GIVEN INFORMATION →
────────
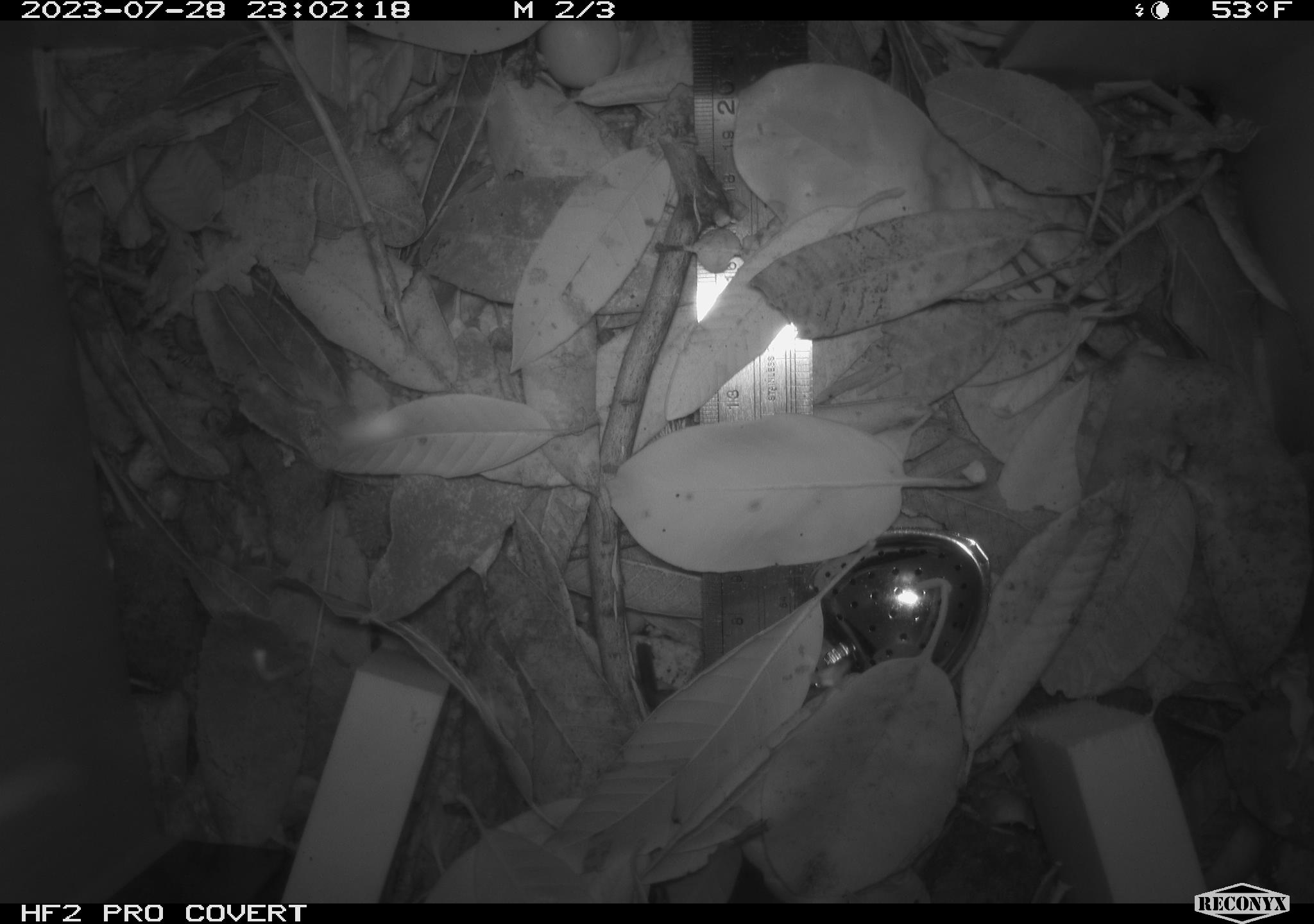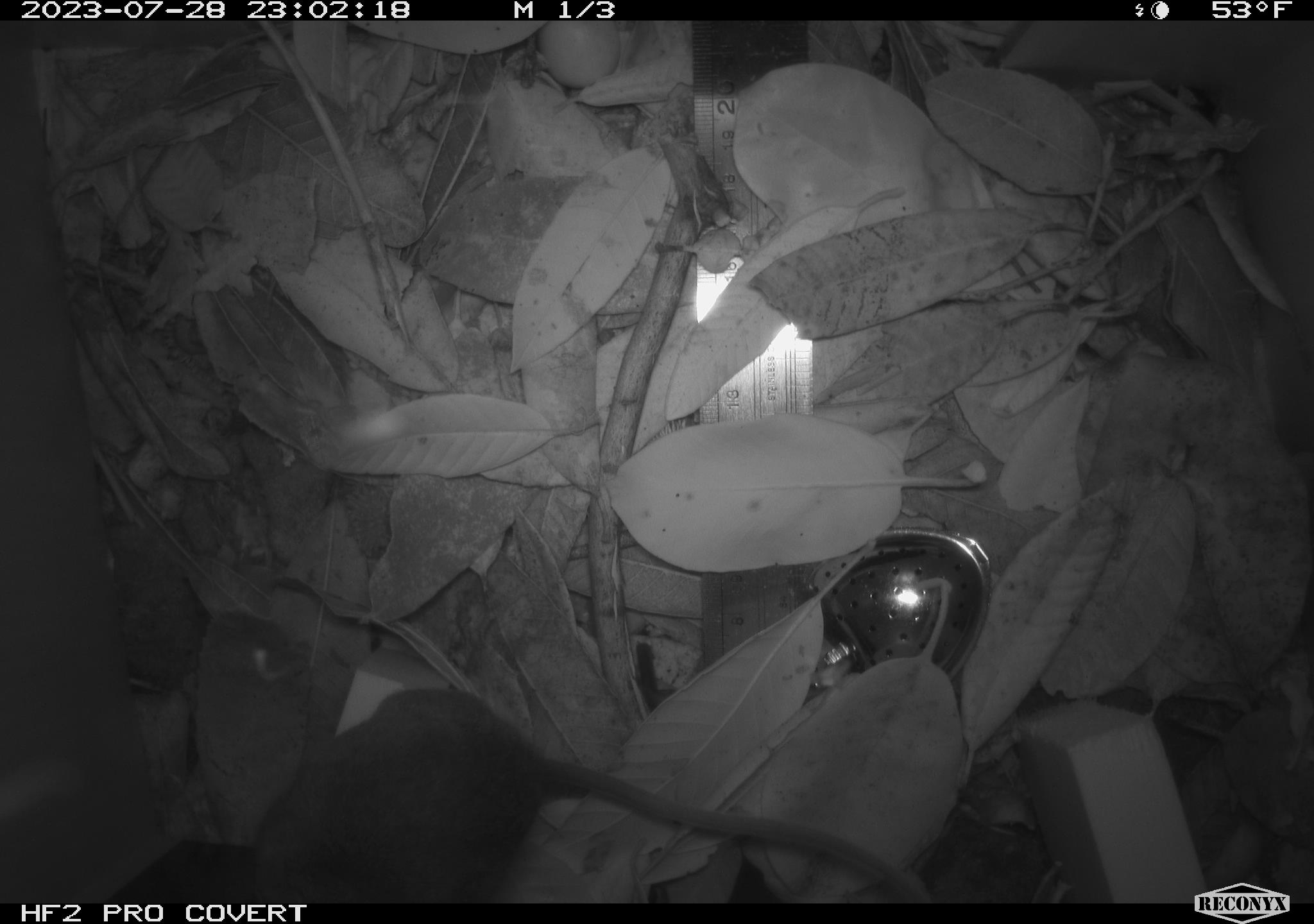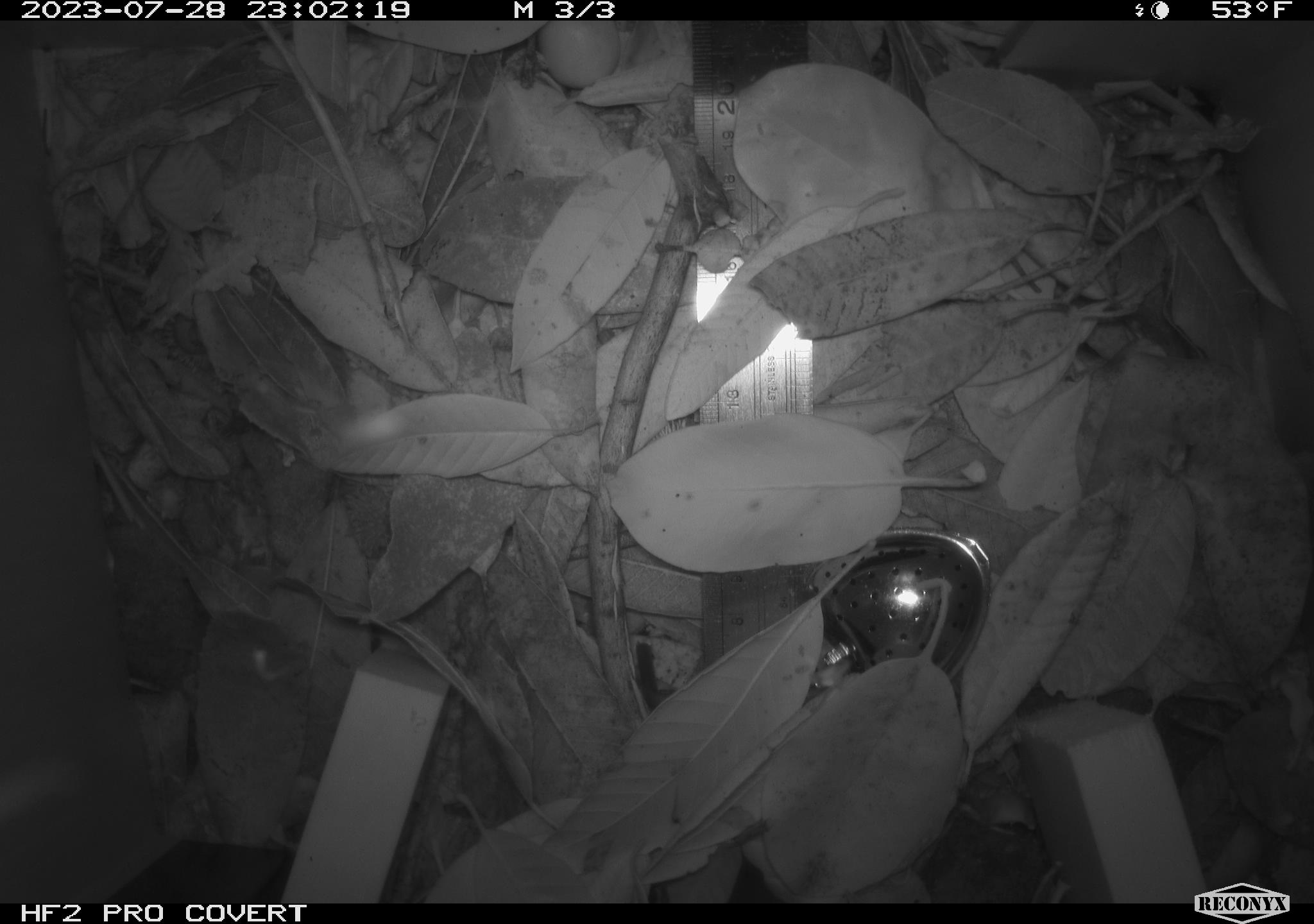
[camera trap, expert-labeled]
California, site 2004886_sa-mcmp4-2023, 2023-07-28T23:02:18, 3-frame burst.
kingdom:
────────
THE TASK → The material is to be written out word for word, and the pictures are to be left out.

RESULT →
[camera trap, expert-labeled]
California, site 2004886_sa-mcmp4-2023, 2023-07-28T23:02:18, 3-frame burst.
kingdom:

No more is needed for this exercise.